*WORK TO BE COMPLETED*: Reproduce the following data line for line, with no changes.

========

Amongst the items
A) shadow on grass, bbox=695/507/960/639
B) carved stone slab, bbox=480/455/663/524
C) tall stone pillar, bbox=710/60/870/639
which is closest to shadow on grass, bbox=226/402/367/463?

========

*TASK OUTPUT*:
Amongst the items
A) shadow on grass, bbox=695/507/960/639
B) carved stone slab, bbox=480/455/663/524
C) tall stone pillar, bbox=710/60/870/639
which is closest to shadow on grass, bbox=226/402/367/463?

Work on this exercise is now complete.